## [EXERCISE DETAILS]
When you reach the line containing "existe fora de nós." in the entries below, begin reproducing lines exactly, and stop once the line containing "na realidade; enganavam-se." is done.

## [LISTED RECORDS]
-- Opening Marker --
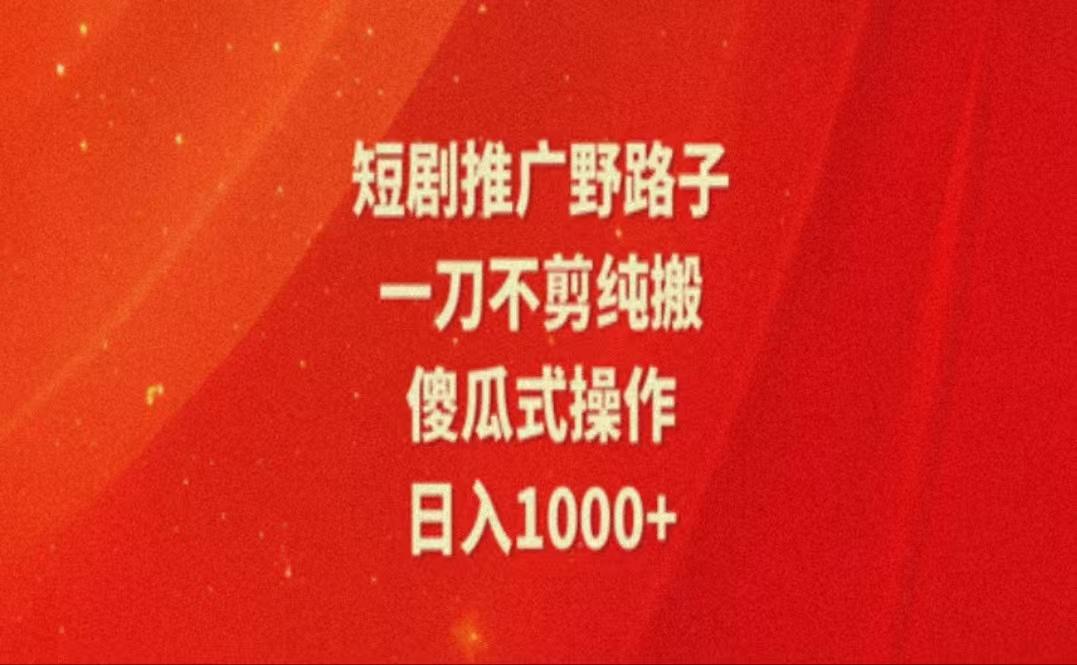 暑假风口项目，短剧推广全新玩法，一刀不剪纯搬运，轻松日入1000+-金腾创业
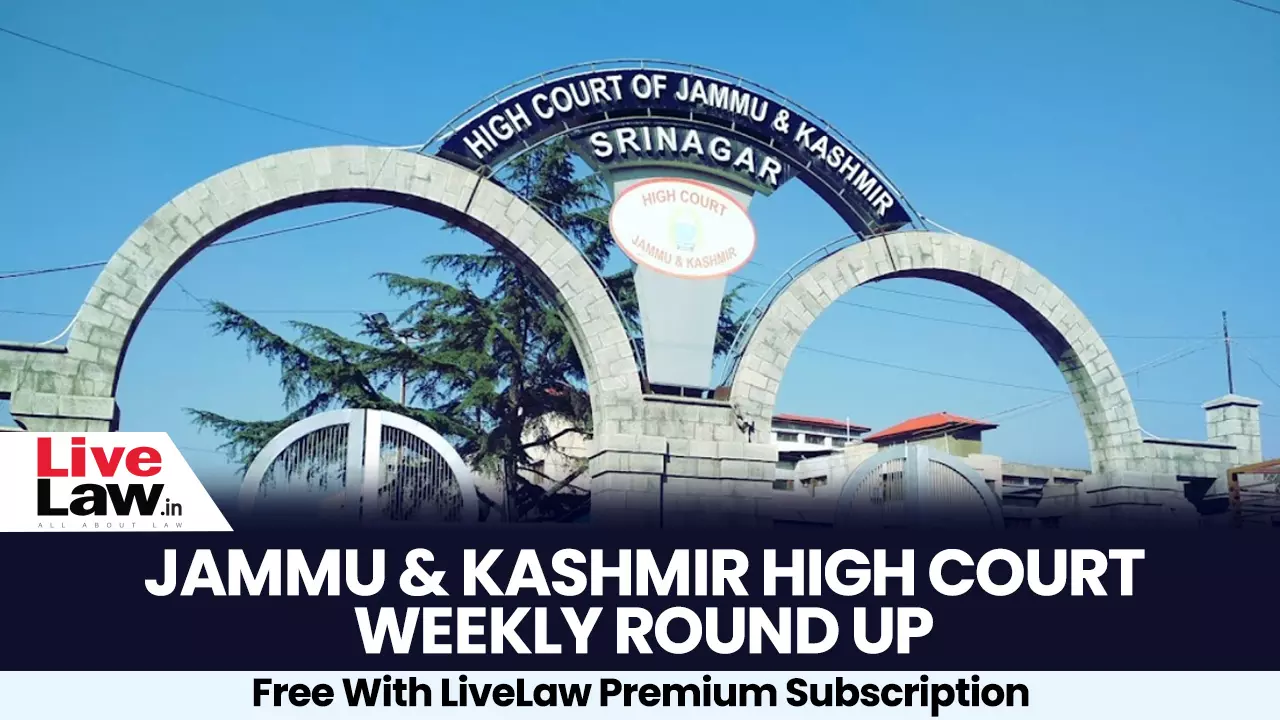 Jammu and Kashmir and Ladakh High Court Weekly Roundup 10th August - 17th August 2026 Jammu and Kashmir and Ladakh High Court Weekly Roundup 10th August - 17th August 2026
-- Closing Marker --
-- Opening Marker --
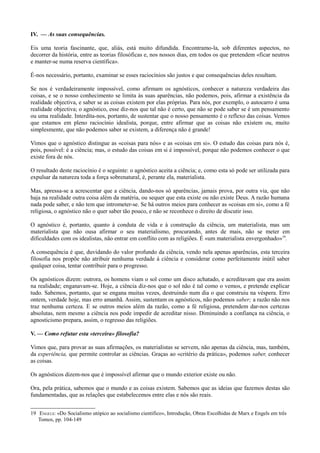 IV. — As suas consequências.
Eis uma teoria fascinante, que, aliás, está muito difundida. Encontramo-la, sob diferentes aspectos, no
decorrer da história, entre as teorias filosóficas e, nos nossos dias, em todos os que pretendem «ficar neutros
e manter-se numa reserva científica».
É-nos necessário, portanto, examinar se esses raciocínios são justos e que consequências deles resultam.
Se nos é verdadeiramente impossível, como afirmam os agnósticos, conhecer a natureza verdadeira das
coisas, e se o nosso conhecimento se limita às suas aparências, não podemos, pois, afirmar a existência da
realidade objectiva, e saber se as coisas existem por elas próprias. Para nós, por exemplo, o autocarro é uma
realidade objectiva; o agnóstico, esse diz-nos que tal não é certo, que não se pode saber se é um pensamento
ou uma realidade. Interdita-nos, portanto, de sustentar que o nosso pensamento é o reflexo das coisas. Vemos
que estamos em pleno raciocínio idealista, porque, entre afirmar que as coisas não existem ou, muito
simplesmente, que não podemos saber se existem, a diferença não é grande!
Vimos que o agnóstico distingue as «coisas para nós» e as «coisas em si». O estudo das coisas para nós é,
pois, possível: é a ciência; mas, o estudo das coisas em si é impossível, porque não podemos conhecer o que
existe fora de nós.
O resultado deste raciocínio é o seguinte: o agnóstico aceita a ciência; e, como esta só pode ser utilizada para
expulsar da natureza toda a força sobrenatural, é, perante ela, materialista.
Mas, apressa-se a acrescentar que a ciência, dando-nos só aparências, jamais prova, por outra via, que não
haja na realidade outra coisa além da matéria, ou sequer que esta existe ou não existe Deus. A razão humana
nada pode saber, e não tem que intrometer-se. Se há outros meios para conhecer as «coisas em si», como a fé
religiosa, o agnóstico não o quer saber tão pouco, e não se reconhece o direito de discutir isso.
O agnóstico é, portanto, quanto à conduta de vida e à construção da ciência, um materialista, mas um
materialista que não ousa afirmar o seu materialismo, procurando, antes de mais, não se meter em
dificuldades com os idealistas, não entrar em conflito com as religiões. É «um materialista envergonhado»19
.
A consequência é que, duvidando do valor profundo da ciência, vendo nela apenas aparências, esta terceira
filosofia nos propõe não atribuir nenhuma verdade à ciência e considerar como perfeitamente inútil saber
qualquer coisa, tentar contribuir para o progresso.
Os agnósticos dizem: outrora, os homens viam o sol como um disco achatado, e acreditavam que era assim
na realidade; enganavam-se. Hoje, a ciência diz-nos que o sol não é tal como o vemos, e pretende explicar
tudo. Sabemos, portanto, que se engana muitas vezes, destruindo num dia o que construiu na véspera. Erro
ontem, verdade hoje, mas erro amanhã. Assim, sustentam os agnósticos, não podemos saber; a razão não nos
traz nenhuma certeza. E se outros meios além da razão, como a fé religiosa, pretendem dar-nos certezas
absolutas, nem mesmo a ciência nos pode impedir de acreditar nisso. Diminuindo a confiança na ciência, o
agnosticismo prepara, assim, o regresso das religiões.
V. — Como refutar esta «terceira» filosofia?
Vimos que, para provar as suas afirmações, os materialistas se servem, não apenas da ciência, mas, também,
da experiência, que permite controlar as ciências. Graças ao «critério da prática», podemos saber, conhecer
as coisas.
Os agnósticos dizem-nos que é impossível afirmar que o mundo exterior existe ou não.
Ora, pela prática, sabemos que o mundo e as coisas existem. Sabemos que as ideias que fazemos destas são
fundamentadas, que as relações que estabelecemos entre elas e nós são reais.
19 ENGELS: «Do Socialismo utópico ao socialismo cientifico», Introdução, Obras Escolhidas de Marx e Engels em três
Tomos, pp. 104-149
-- Closing Marker --
## [SOLUTION BELOW]
existe fora de nós.
O resultado deste raciocínio é o seguinte: o agnóstico aceita a ciência; e, como esta só pode ser utilizada para
expulsar da natureza toda a força sobrenatural, é, perante ela, materialista.
Mas, apressa-se a acrescentar que a ciência, dando-nos só aparências, jamais prova, por outra via, que não
haja na realidade outra coisa além da matéria, ou sequer que esta existe ou não existe Deus. A razão humana
nada pode saber, e não tem que intrometer-se. Se há outros meios para conhecer as «coisas em si», como a fé
religiosa, o agnóstico não o quer saber tão pouco, e não se reconhece o direito de discutir isso.
O agnóstico é, portanto, quanto à conduta de vida e à construção da ciência, um materialista, mas um
materialista que não ousa afirmar o seu materialismo, procurando, antes de mais, não se meter em
dificuldades com os idealistas, não entrar em conflito com as religiões. É «um materialista envergonhado»19
.
A consequência é que, duvidando do valor profundo da ciência, vendo nela apenas aparências, esta terceira
filosofia nos propõe não atribuir nenhuma verdade à ciência e considerar como perfeitamente inútil saber
qualquer coisa, tentar contribuir para o progresso.
Os agnósticos dizem: outrora, os homens viam o sol como um disco achatado, e acreditavam que era assim
na realidade; enganavam-se. Hoje, a ciência diz-nos que o sol não é tal como o vemos, e pretende explicar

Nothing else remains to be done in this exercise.